What it comes down to is an act of faith that the story already exists in some unmanifest form and my job is to work together with it to let it come to expression, kind of like Michelangelo who said that he did not create those sublime statues but only removed the marble from around what was already there. For me “removing the marble” consists of ignoring or trying to shut down all those clamouring voices of self-doubt and criticism in the back of my head that want to be in complete control; analysing and judging every word, telling me this or that isn’t good enough or this isn’t the way the story should go or OH MY GOD, WHAT WILL THE READERS, PUBLISHERS, AND CRITICS THINK!

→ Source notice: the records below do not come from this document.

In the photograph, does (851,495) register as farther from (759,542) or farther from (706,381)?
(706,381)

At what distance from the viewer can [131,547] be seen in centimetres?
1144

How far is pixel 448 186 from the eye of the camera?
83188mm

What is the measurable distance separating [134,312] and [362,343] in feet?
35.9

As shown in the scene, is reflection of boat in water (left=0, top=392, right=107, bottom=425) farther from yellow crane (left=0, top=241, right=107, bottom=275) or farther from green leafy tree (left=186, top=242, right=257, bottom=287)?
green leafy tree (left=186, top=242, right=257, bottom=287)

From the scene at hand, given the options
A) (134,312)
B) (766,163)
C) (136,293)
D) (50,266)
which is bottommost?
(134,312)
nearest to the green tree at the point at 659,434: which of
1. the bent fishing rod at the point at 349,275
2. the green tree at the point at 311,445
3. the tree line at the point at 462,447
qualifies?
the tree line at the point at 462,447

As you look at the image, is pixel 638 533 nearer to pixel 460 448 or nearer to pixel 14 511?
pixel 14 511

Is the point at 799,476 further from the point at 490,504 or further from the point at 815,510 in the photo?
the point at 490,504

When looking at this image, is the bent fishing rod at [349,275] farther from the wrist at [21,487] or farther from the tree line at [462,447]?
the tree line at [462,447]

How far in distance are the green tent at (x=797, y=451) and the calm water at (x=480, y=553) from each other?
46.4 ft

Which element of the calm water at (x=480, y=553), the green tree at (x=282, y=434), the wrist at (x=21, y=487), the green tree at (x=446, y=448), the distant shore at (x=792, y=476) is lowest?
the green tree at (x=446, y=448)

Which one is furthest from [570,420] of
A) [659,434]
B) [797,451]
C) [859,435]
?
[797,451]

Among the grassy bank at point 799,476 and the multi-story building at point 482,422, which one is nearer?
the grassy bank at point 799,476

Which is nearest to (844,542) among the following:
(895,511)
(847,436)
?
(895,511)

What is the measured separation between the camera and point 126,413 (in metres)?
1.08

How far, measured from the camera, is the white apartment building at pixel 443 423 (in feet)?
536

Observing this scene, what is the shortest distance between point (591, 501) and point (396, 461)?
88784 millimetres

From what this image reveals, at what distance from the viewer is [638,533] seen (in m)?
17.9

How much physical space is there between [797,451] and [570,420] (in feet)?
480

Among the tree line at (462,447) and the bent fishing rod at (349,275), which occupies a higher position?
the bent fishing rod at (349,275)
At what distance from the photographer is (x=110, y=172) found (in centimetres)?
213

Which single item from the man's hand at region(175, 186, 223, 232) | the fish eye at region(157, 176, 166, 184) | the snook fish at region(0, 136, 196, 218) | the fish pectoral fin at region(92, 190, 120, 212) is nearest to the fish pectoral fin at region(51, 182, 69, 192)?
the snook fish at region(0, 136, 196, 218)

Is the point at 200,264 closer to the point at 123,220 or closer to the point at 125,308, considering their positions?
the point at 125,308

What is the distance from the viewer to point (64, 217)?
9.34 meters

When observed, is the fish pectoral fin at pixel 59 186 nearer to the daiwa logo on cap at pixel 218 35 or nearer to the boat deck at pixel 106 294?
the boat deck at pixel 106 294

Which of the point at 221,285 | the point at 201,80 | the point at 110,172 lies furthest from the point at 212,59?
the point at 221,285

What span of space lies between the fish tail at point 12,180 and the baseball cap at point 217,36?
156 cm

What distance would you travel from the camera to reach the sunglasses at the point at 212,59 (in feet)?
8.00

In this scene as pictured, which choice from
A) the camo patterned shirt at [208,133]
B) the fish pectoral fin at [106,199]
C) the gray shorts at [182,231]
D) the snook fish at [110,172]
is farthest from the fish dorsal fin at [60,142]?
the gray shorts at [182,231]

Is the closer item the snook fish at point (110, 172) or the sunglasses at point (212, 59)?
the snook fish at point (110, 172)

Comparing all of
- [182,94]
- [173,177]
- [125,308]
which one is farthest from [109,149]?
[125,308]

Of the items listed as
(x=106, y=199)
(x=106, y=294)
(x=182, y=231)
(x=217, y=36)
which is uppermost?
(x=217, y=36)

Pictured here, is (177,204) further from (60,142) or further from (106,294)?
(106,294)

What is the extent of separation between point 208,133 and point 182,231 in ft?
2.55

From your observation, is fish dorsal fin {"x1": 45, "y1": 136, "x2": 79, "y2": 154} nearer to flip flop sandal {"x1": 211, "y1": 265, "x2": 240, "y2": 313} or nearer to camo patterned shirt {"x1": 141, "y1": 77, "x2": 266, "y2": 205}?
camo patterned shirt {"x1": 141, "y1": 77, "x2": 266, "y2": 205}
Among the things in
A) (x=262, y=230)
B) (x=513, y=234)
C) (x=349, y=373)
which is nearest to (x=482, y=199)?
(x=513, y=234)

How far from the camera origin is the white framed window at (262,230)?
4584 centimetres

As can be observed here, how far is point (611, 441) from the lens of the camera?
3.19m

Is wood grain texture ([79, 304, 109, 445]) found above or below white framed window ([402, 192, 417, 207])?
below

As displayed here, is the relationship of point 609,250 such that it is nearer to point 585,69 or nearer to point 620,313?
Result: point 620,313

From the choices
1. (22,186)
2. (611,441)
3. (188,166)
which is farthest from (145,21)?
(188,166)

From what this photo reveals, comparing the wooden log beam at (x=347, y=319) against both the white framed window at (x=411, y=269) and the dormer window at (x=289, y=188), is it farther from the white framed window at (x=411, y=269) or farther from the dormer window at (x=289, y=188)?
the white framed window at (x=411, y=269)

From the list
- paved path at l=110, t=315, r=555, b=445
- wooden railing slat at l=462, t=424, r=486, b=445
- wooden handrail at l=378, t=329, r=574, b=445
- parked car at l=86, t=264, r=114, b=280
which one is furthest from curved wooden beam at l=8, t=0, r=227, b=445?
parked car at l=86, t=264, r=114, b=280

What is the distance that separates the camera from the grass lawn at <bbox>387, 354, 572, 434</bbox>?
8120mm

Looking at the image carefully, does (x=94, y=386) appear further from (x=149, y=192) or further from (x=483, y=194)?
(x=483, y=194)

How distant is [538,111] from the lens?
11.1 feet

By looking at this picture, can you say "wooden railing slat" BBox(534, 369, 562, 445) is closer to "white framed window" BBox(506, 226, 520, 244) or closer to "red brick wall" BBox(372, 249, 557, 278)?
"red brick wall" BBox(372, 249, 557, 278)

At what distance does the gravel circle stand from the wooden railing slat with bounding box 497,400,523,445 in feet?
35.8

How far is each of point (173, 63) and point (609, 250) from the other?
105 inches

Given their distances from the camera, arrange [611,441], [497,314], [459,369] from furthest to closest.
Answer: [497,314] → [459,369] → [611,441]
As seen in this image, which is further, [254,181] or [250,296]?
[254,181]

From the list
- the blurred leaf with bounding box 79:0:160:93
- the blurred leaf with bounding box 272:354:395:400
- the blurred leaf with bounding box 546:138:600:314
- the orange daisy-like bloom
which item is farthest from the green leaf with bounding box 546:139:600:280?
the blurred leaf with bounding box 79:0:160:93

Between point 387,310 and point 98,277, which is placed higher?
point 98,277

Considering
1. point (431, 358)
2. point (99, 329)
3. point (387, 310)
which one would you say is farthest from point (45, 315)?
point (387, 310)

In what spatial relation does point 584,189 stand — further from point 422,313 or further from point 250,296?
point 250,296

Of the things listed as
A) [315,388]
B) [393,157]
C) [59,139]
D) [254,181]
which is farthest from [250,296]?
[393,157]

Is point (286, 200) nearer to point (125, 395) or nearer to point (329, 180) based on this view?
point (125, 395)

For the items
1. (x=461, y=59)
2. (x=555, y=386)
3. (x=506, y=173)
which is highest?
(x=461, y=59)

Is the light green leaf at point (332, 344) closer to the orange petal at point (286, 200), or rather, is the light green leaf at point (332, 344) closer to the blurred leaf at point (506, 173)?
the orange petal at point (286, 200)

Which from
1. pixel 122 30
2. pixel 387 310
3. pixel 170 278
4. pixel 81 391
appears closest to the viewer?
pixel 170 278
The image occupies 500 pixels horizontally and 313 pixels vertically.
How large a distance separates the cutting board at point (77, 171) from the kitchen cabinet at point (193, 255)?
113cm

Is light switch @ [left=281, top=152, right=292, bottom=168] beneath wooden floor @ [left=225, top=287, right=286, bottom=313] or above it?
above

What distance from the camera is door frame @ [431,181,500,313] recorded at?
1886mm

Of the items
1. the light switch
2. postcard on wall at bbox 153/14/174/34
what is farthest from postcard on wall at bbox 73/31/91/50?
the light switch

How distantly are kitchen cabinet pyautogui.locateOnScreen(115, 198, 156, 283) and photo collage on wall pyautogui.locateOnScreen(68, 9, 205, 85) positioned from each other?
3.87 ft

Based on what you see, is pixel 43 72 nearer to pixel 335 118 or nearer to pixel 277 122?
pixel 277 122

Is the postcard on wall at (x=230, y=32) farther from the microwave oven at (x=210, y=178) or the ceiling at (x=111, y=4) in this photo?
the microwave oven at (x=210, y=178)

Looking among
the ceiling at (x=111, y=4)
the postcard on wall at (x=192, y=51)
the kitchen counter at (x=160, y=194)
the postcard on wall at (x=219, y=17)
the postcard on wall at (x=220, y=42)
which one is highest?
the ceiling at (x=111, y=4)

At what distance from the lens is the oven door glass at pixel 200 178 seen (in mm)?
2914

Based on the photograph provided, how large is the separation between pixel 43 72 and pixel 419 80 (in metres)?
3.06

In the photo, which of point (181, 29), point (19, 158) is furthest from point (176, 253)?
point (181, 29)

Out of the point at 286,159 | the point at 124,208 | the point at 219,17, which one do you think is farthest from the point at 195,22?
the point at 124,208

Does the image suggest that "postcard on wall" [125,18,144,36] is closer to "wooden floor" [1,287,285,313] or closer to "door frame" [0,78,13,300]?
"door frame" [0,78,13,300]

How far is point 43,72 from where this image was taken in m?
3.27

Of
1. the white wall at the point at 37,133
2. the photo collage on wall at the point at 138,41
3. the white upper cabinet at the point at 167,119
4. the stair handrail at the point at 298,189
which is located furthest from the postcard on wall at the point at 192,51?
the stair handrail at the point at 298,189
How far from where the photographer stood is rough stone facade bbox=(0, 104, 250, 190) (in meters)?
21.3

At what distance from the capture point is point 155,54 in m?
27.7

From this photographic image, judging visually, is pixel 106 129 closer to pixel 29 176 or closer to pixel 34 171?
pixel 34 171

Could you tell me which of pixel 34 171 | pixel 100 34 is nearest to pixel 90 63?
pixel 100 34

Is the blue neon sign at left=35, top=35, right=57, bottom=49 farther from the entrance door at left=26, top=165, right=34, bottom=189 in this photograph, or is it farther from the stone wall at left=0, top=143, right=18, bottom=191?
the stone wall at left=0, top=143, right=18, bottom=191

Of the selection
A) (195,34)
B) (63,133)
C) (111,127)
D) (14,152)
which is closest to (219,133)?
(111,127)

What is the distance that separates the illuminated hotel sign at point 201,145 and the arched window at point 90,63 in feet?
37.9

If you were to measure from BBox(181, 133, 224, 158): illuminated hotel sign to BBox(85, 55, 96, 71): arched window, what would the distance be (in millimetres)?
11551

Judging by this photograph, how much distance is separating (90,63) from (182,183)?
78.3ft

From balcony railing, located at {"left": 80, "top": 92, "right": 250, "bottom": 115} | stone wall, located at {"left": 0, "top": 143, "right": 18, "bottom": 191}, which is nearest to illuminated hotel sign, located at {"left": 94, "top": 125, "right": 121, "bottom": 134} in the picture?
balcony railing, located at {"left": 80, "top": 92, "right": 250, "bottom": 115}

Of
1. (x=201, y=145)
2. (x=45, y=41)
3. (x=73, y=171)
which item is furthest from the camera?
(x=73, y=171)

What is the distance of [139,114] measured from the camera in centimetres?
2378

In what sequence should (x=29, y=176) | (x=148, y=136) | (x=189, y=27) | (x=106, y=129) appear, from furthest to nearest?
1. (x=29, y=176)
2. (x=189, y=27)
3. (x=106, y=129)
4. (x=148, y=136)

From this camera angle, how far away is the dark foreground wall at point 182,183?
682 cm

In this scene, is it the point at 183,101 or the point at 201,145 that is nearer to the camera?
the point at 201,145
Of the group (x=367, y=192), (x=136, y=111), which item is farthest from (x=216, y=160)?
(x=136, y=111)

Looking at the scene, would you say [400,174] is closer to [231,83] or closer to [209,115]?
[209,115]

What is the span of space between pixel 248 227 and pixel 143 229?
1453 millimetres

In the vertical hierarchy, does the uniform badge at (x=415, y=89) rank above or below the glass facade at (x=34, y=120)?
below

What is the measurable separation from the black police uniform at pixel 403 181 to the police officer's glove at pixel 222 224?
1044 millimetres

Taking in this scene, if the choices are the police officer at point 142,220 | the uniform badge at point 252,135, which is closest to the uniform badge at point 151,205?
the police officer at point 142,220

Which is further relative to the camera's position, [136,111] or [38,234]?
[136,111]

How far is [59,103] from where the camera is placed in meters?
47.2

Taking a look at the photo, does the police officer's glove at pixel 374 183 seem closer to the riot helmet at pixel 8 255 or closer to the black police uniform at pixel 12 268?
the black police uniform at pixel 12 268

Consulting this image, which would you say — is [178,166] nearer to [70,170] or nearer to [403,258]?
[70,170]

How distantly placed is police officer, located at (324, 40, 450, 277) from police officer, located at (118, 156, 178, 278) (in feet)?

I have to constantly say to myself, screw the readers, screw the publishers, and screw the critics. They have nothing to do with this, the process of writing, because in the end that is only between me and the spirit of the book. When it’s done, the publishers, readers, and critics can have their say, and I would be lying if I said I didn’t care about their opinion, but if I have been true to the spirit of the book, then on one level their opinion really doesn’t matter.

I realize this way of writing sounds a bit mystical, even anthropomorphic; as if the book is a living thing or spirit that has an independent existence, like those ancient spirit muses who inspired old time writers from Homer to John Milton. In the beginning, this also bothered me because it was so at odds with the rational, analytical approach to writing I had been taught.

You know what I mean; you make a plot outline of each chapter so you know exactly where you are going and what each character will do next because you already have built up character profiles and there is very little room left over for the unforeseen, spontaneous surprises. Then after you have all your soldiers in place, you can begin the battle of writing your book like any good general in control of everything and moving his troops according to plan. I know that there have been many excellent works of fiction written in that way, but it seems such a boring, plodding process to me.

I love writing the way I do because, like the reader of any good novel, I never know what is going to happen next, like when a minor character, who I think is only going to have a walk-on part, suddenly develops a life of his own and runs away with the story, taking it in a whole new, unexpected direction. When this happens, all the armchair critics, sitting in my head and feeding on my self-doubt, begin screaming, “This wasn’t planned! This isn’t where the story was going! If you let him do this, it’ll ruin the book!”

For years, these critical voices made it difficult for me to trust myself or the process even though time and again it worked out and above all gave me intense pleasure and satisfaction. Then, I came across a book by Stephen King called “On Writing” in which he compares the way he writes to an archaeologist who discovers a little piece of bone sticking out of the ground (the initial impulse or idea for a story) and as he uncovers that bone, he trusts that it will connect to another and that finally he will uncover a complete skeleton. The idea being that the skeleton or book, like Michelangelo’s statue, already exists buried there and it is the writer’s job to uncover it.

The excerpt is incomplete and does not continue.